Ein erster Teil des Vorhabens unter dem Titel „Mapping digital transformations across Europe“ unter Ko-Leitung von Kerstin Drossel von der Universität Paderborn konnte bereits im Jahr 2021 abgeschlossen werden und bildet zunächst durch die Zurverfügungstellung von umfangreichen (Sekundär-)Analysen und daraus neuentwickelten interaktiven Karten für Europa einen Ist-Stand ab (Ayllón et al. 2020).

Zu den so erfassten Bereichen gehören u. a. neben der Ausstattung der Schulen in Europa die tatsächliche Nutzung von digitalen Medien im Schulalltag, das Niveau und die Bedingungsfaktoren des Erwerbs digitaler Kompetenzen von Schüler:innen, einschließlich der Bedeutung des sozioökonomischen Hintergrunds sowie der Erfahrungen der Lehrkräfte mit digitalen Medien.

Dabei zeigt die Fusion der Ergebnisse auch im Hinblick auf Bildungschancen in der digitalen Welt ein Nord-Süd-Gefälle sowie teilweise deutliche Entwicklungsbedarfe für südosteuropäische Länder. Daran anknüpfend werden im sogenannten Vorhaben „Work Package 5“ zwei umfangreiche Studien in den fünf DigiGen-Ländern Deutschland, Estland, Griechenland, Norwegen und Rumänien durchgeführt, die anlässlich der Pandemie-Situation im ersten Projektjahr um die Ergänzungsstudie „The younger generation’s views on how their education is preparing them for the digital age against the background of COVID-19: Results of an exploratory study in five European countries“ (Eickelmann et al. 2021) erweitert wurden. Dabei wurden unterschiedliche Bereiche betrachtet, begonnen mit dem Zugang zu digitalen Medien innerhalb und außerhalb der Schule sowie dessen Nutzung, die sich auf die folgenden fünf Fragen beziehen: 

  1. Wie erleben Kinder und Jugendliche den Einsatz von ICT beim Lehren und Lernen während der COVID-19-Pandemie?
  2. Wie nehmen die Kinder und Jugendlichen ihr eigenes Lernmanagement während der COVID19-Pandemie wahr? 
  3. Wie erleben die Kinder und Jugendlichen die Unterstützung beim Lernen während der COVID19-Pandemie? 
  4. Wie schätzen Kinder und Jugendliche die Fähigkeit und Bereitschaft ihrer Lehrkräfte ein, ICT in den Unterricht zu integrieren und die junge Generation bei der Vorbereitung auf das digitale Zeitalter zu unterstützen? 
  5. Wie nehmen Kinder und Jugendliche die Auswirkungen der COVID-19-Pandemie auf die Nutzung von ICT im Unterricht und damit verbundene Veränderungen wahr?
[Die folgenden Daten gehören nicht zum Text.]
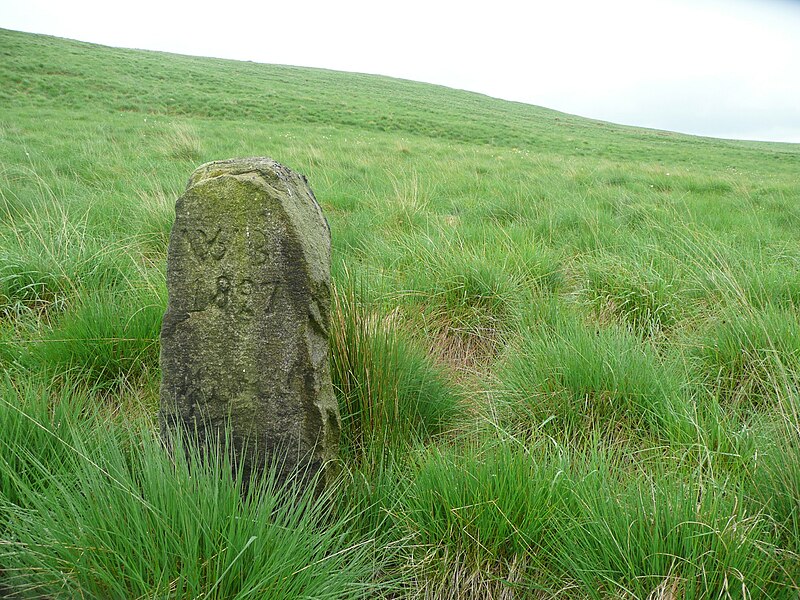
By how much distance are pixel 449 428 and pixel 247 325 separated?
103 centimetres

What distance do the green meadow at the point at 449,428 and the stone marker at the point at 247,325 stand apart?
6.1 inches

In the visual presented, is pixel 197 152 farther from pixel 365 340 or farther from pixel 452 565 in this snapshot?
pixel 452 565

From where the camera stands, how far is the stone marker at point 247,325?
1.74 m

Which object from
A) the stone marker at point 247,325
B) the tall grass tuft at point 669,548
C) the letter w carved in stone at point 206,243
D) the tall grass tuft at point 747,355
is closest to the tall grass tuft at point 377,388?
the stone marker at point 247,325

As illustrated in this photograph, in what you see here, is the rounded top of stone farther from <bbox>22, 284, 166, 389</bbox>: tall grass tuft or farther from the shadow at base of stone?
<bbox>22, 284, 166, 389</bbox>: tall grass tuft

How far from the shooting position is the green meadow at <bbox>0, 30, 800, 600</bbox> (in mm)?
1333

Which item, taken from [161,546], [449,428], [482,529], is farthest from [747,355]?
[161,546]

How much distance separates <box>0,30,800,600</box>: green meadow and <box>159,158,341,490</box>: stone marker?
0.51 feet

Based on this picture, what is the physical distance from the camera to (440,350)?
2994 millimetres

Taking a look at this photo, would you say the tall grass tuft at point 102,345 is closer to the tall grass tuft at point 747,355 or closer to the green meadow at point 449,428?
the green meadow at point 449,428

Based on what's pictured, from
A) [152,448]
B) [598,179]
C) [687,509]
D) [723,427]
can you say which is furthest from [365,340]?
[598,179]

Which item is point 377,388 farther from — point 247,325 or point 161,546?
point 161,546

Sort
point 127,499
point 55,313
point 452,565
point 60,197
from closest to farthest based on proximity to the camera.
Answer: point 127,499 < point 452,565 < point 55,313 < point 60,197

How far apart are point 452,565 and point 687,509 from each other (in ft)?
2.17
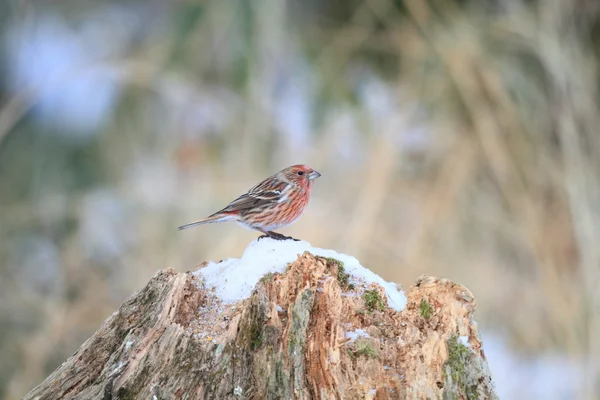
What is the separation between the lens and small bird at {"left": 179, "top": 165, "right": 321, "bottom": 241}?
3646mm

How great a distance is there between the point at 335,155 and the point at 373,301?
4433 mm

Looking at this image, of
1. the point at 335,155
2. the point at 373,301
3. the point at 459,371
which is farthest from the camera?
the point at 335,155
Im Ergebnis wurden von den Kindern und Jugendlichen zahlreiche Vorteile, aber auch Einschränkungen, die das Lernen mit digitalen Medien in der Pandemiezeit mit sich gebracht hat, berichtet.

„Ich wünsche mir, dass die Lehrer:innen mehr auf die Schüler:innen eingehen.“
– Junge aus Deutschland, 10 Jahre, Klasse 5

„Ich mag das Online-Lernen nicht so sehr wie den normalen Unterricht, weil die Lehrer:innen auf den Zetteln nicht richtig erklären, wie die Aufgabe gemacht werden soll.“
– Junge aus Deutschland, 10 Jahre, Klasse 5

„Wenn man etwas nicht weiß oder sich nicht auskennt, kann man einfach im Internet nachschauen oder bei Google suchen.“
– Mädchen aus Deutschland, 12 Jahre, Klasse 6

„Es gibt einige Lehrer:innen, die mit der Technik nicht so vertraut sind und sie selbst nicht so gut verstehen.“
– Mädchen aus Deutschland, 12 Jahre, Klasse 6

Auch informiert durch die Ergebnisse dieser Ergänzungsstudie zu COVID-19, die von November 2020 bis Februar 2021 durchgeführt wurde, beschäftigt sich die erste große Teilstudie im Bereich „ICT in Education“ mit der Fragestellung, wie Kinder und Jugendliche ihre schulische Bildung hinsichtlich ihrer Zukunft in einer digitalen Welt einschätzen, und nimmt dazu auch die Übergänge in den fünf betrachteten Schulsystemen in den Blick. So umfasst das Forschungsdesign zwei Teilstudien mit Datenerhebungen jeweils vor und nach dem Übergang in eine neue formale Bildungsphase (für Deutschland: Ende der Grundschulzeit und erstes Halbjahr des neuen Schuljahres an der weiterführenden Schule). Die vor bzw. nach dem Übergang durchgeführten insgesamt 60 Interviews mit Schüler:innen münden in narrativen Berichten, welche in einer fallübergreifenden Ergebnisanalyse mit einer europäischen Perspektive ausgewertet werden. Ergänzt werden die Interviews mit den Schüler:innen durch Interviews mit Lehrkräften (N=30) für die verschiedenen Schulstufen sowie mit den jeweils in den beteiligten Ländern einschlägigen nationalen Stakeholder:innen (N=15). 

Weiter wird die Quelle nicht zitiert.